A front-page article last weekend in the family’s newspaper, il Giornale, said: “Every day they ask her [Marina] to enter politics. She says no. Perhaps it’s because she knows how to choose the right moment.”
Listed among the world’s most powerful women by US business magazine Forbes, Marina Berlusconi sits at the helm of Fininvest, a holding company that controls broadcaster Mediaset, publishing house Mondadori and football club AC Milan. It also has a big stake in asset manager Mediolanum.
She is described by people who work with her as tough and demanding; Fedele Confalonieri, a lifelong friend of her father and chairman of Mediaset, has likened her tough business drive to a “pneumatic drill”.

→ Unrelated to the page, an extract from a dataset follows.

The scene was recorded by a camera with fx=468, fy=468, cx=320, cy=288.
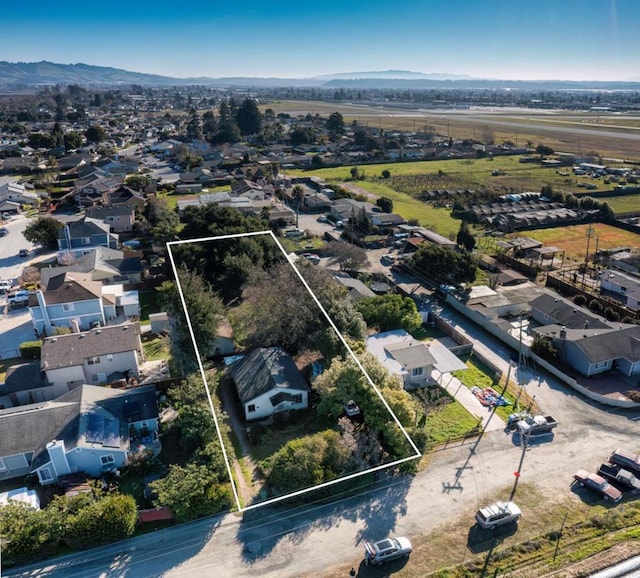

However, some senior PDL figures, including chamber of deputies floor leader Renato Brunetta, are said to oppose the idea of a dynasty in Italian politics.
Mr Berlusconi catapulted his daughter into corporate life in her early twenties. “Silvio put her down to work when she was barely more than a child,” Vittorio Giovanelli, former director of his Retequattro TV network, wrote in a 2003 book, saying her father started taking her to business meetings in 1985. “She listened and took notes for hours, she would never stop.”
A mother of two married to a former La Scala ballet dancer, Marina became Fininvest deputy chairwoman in 1996 and landed the top job in 2005. During her tenure, Mediaset and Mondadori have run into hard times. Both are struggling to keep on top of the technological changes threatening the media industry, compounding the damage done by recession, which has weakened the advertising market.
Despite repeatedly distancing herself from the idea, Marina’s name has cropped up regularly as a potential leader since her father was unceremoniously bundled from power in November 2011, as Italy faced a possible Greek-style debt crisis.
“I never even thought of entering politics; it’s not my role,” she said in a rare interview in 2011. Just over a month before her father’s conviction, Fininvest said talk of her stepping into her father’s shoes was “groundless”.
Pollsters say that while she has no political experience, she would be well received by her father’s supporters, and could exploit her image as a successful businesswoman, as he did when he entered politics in 1994.
But her father’s extraordinary political skills would be a tough act to follow.
“It remains to be seen whether she is capable of connecting with people like her father is,” Renato Mannheimer, of the ISPO polling institute, said.